WHAT IS NEEDED: Please copy each line of the listing that includes the string "common".

================================

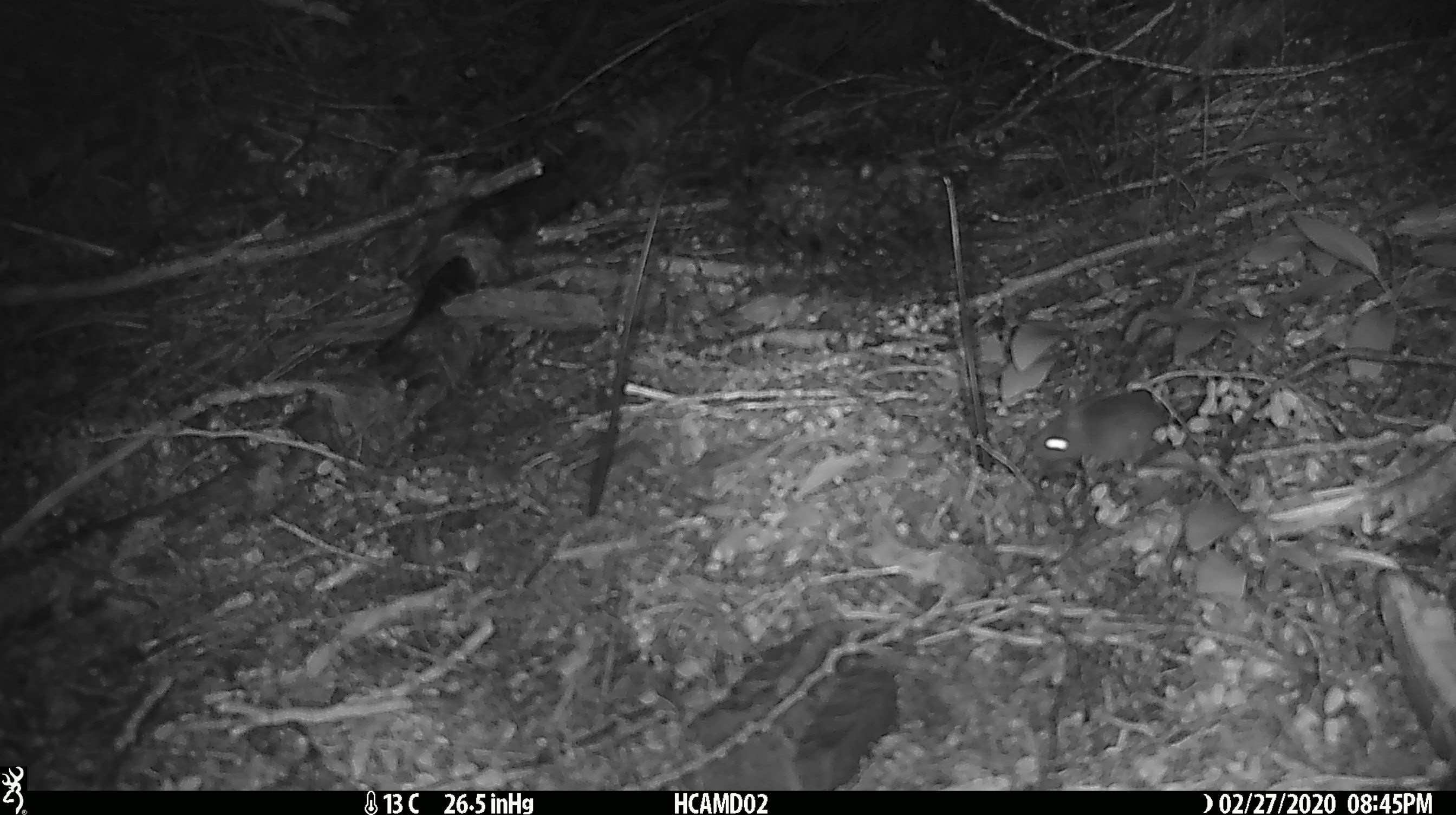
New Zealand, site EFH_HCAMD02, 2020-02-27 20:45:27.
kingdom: Animalia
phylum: Chordata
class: Mammalia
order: Rodentia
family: Muridae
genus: Mus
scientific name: Mus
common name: mouse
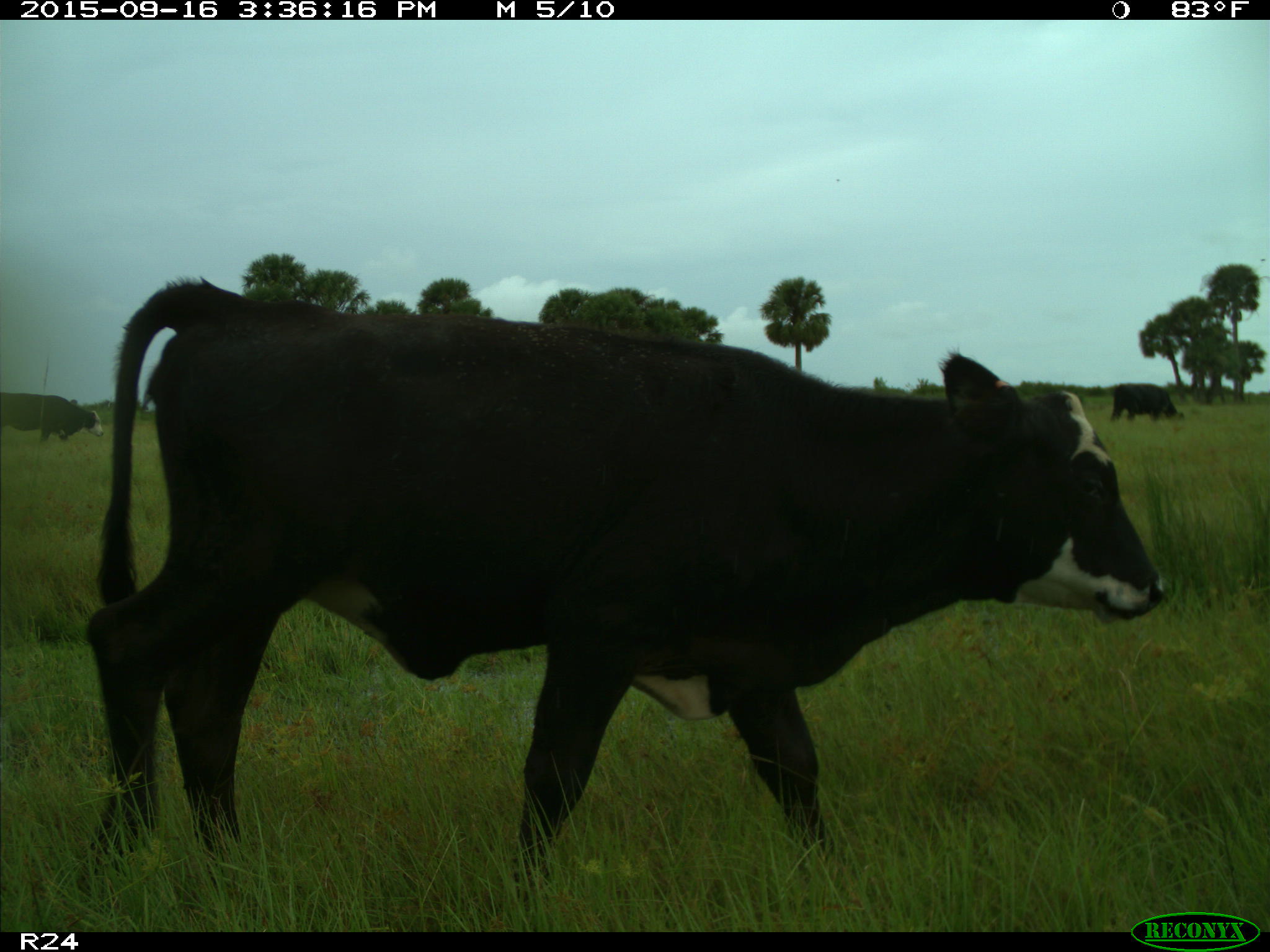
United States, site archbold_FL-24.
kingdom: Animalia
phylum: Chordata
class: Mammalia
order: Artiodactyla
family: Bovidae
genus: Bos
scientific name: Bos taurus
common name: domestic cow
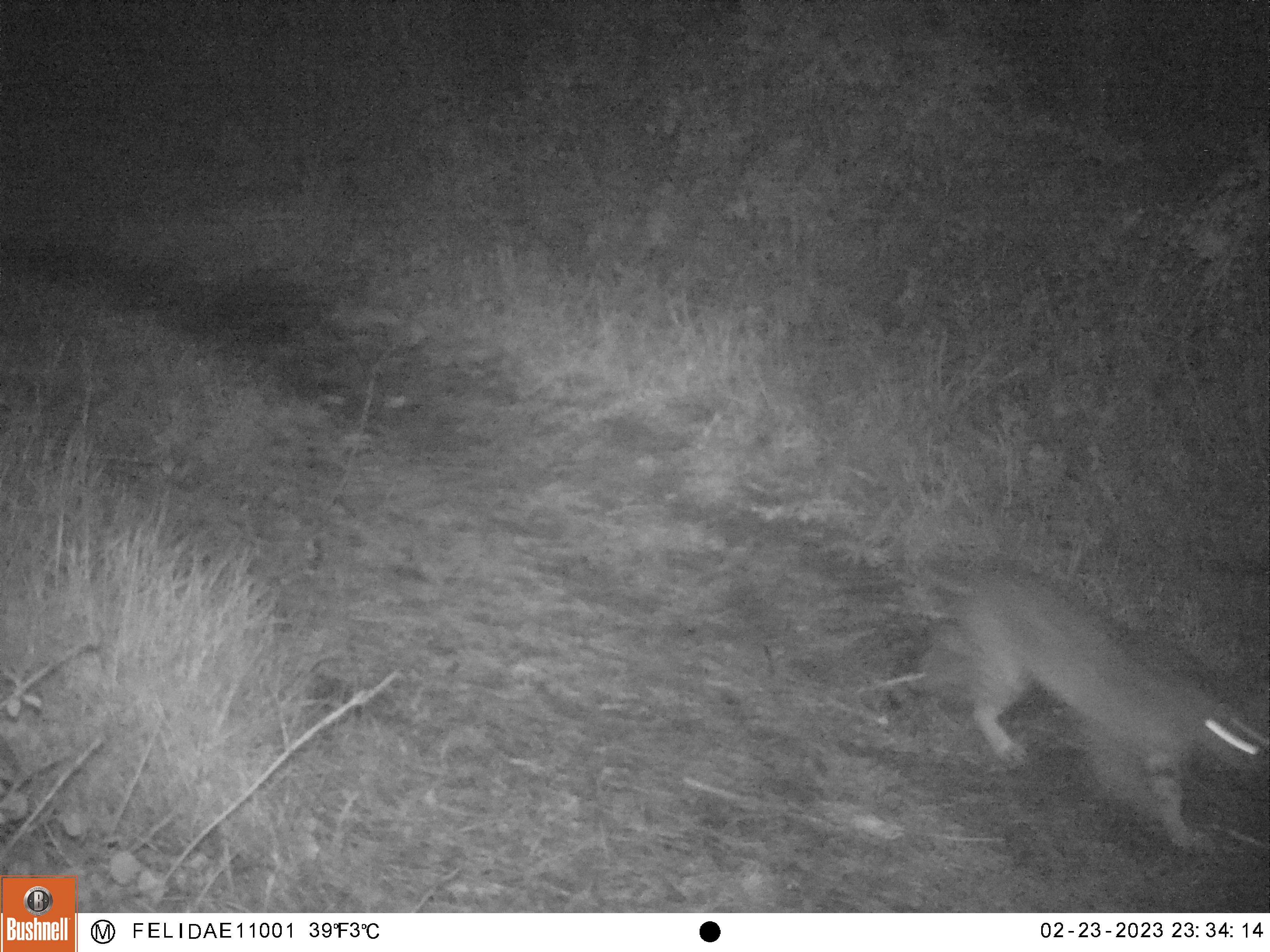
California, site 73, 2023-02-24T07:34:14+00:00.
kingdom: Animalia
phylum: Chordata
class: Mammalia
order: Carnivora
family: Felidae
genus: Lynx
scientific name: Lynx rufus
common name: bobcat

================================

SOLUTION TO THIS PROBLEM:
common name: mouse
common name: domestic cow
common name: bobcat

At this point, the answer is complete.